Why does an email sign-up count as a meaningful validation signal for a SaaS idea?
How should “winning criteria” be set before running ads?
What role do ad creatives and formats play in the validation experiment?
Why keep the ad campaign short instead of trying to scale it?
If sign-ups are low, what does that actually mean?
How does running multiple campaigns improve confidence?
Review Questions
- What specific metrics and thresholds were used to judge whether the SaaS idea was validated in the example?
- Which parts of the funnel are most likely to be responsible if page views are high but sign-ups remain low?
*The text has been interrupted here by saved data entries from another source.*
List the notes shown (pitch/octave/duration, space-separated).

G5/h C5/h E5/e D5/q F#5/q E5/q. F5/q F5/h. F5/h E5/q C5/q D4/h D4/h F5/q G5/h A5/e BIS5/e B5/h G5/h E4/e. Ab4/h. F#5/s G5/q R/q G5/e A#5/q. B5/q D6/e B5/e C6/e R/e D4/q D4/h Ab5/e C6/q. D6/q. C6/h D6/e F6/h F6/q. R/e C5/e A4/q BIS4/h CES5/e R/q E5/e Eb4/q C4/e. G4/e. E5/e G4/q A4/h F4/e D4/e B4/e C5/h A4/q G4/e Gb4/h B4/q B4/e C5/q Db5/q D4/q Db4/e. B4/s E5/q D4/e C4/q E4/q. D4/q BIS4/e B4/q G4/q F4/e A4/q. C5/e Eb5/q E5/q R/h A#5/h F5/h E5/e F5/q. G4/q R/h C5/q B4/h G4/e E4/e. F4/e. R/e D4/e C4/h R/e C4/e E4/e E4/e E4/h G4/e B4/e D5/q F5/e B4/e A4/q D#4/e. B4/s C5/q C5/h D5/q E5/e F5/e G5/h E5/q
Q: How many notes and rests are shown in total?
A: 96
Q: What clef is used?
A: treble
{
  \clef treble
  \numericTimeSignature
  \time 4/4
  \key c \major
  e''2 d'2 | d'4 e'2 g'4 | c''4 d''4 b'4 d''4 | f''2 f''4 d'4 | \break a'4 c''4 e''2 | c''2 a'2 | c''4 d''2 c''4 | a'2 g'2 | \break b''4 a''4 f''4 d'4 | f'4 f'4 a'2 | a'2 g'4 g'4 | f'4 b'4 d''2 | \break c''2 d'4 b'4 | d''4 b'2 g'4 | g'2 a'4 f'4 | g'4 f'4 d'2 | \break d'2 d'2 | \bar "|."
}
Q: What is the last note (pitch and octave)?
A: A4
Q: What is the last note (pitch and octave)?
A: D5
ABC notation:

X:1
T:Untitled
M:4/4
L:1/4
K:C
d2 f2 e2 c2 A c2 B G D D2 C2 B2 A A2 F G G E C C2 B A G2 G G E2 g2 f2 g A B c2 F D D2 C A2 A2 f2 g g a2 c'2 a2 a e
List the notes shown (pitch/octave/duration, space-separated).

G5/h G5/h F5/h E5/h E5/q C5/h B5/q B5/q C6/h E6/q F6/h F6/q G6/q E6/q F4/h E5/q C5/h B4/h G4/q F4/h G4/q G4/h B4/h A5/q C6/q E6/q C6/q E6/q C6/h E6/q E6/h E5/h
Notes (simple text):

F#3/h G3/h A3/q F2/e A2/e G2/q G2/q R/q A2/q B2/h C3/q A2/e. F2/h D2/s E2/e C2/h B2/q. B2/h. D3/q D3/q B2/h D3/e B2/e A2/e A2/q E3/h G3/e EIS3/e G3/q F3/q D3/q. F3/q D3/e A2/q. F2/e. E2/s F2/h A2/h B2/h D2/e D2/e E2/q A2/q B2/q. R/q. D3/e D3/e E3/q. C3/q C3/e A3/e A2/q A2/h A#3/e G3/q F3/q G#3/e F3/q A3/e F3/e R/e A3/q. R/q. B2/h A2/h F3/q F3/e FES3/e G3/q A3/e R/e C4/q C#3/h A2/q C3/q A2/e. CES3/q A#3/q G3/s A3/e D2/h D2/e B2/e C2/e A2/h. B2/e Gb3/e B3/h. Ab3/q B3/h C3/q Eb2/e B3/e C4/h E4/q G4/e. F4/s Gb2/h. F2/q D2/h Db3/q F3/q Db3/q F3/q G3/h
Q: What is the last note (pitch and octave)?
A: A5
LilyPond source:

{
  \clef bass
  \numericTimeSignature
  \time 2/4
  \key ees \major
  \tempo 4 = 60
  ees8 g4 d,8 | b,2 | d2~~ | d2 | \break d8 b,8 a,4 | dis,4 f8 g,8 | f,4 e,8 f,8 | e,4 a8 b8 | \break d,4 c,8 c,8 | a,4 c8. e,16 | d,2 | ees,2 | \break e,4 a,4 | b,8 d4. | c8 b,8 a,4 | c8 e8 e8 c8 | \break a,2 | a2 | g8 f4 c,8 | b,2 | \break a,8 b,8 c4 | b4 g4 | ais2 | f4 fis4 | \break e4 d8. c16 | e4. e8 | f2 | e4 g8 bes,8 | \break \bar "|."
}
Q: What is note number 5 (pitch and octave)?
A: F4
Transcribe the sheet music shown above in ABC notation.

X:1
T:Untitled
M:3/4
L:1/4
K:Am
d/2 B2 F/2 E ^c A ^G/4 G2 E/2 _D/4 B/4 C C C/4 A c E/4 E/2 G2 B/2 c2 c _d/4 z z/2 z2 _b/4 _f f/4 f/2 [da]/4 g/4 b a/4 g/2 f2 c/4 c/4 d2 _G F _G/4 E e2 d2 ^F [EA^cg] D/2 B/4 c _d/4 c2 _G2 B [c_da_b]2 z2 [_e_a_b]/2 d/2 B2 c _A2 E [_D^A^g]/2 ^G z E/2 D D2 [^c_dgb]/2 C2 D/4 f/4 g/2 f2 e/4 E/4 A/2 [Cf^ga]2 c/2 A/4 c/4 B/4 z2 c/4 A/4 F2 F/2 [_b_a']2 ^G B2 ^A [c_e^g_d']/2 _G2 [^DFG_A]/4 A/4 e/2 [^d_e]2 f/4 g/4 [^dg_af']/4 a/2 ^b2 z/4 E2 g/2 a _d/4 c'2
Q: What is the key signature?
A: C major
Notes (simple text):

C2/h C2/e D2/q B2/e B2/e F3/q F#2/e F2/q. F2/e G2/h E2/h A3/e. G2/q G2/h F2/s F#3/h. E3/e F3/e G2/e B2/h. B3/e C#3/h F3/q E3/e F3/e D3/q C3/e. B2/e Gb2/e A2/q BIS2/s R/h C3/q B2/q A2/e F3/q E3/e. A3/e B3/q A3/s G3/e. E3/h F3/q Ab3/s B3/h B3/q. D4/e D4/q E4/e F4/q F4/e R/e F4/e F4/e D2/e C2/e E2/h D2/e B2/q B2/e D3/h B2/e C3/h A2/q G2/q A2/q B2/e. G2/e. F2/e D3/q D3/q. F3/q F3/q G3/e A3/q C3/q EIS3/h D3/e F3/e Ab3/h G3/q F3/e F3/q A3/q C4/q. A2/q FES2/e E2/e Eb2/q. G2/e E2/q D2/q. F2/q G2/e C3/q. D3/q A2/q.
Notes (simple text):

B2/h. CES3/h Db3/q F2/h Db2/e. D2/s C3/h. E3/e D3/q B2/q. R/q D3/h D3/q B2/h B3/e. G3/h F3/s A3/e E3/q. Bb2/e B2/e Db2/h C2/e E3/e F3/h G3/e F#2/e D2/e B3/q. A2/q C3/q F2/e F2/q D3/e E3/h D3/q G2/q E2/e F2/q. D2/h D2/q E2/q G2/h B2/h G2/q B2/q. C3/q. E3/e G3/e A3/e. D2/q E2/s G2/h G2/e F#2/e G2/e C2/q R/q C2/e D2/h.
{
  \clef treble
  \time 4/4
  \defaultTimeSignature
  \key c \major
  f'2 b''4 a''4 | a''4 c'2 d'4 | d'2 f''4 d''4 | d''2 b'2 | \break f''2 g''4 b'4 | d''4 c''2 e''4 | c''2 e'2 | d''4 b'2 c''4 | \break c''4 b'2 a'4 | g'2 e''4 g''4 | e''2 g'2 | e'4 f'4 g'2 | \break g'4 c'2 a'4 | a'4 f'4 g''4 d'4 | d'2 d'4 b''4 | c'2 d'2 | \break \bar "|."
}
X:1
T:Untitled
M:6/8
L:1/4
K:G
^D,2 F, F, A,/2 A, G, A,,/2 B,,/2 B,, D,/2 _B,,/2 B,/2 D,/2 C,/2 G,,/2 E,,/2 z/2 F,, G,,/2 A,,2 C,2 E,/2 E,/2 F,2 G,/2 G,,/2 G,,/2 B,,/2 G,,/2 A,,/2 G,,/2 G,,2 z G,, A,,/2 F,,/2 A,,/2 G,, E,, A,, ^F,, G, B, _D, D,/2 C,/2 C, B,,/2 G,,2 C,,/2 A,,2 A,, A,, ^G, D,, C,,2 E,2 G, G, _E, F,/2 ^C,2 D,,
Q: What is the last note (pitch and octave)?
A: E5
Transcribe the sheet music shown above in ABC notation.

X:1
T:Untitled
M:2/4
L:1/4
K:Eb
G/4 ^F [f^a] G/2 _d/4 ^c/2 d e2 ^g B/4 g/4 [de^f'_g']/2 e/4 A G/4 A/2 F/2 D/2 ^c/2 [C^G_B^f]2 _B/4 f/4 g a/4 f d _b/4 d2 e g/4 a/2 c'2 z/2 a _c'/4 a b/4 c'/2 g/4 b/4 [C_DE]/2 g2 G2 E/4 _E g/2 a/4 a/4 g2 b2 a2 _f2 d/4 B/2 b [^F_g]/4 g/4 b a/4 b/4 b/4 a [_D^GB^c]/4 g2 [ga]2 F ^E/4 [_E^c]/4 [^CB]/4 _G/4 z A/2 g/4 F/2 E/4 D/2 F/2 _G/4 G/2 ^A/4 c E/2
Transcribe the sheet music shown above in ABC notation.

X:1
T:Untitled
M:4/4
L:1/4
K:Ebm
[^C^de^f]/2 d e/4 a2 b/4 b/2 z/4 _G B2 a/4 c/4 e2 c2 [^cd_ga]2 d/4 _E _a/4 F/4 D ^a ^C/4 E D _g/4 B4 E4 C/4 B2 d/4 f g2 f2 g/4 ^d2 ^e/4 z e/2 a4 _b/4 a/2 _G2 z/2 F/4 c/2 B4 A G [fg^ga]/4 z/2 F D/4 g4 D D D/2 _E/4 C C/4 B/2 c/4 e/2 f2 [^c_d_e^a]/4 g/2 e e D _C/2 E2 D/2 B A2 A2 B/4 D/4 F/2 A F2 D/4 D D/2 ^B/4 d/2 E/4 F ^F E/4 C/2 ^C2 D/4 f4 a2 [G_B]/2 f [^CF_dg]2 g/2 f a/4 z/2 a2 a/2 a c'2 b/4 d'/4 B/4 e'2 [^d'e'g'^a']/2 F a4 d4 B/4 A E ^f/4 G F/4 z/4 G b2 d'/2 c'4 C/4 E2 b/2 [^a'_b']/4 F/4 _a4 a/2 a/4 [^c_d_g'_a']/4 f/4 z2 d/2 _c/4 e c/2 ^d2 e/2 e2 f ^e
- How would you redesign the experiment if the landing page conversion rate is below the target but ad engagement looks strong?
Key Points
- 1
Build a simple landing page that clearly communicates the SaaS value proposition and collects email sign-ups using a no-code form tool.
- 2
Use email sign-ups as a demand signal, not as a guarantee of future business success.
- 3
Drive traffic with a short Facebook/Instagram ad campaign optimized for landing page views rather than long-term scaling.
- 4
Create multiple ad creatives across common placements (Facebook feed, Instagram feed, Instagram story) to avoid testing only one format.
- 5
Set winning criteria before running ads using expected page views and a target sign-up rate so results are interpretable.
- 6
Treat outcomes as signals: low sign-ups point to a funnel bottleneck, and higher sign-ups justify further iteration or deeper validation.
- 7
Run multiple rounds with different targeting and creatives to reduce uncertainty and improve confidence in the decision to build or pivot.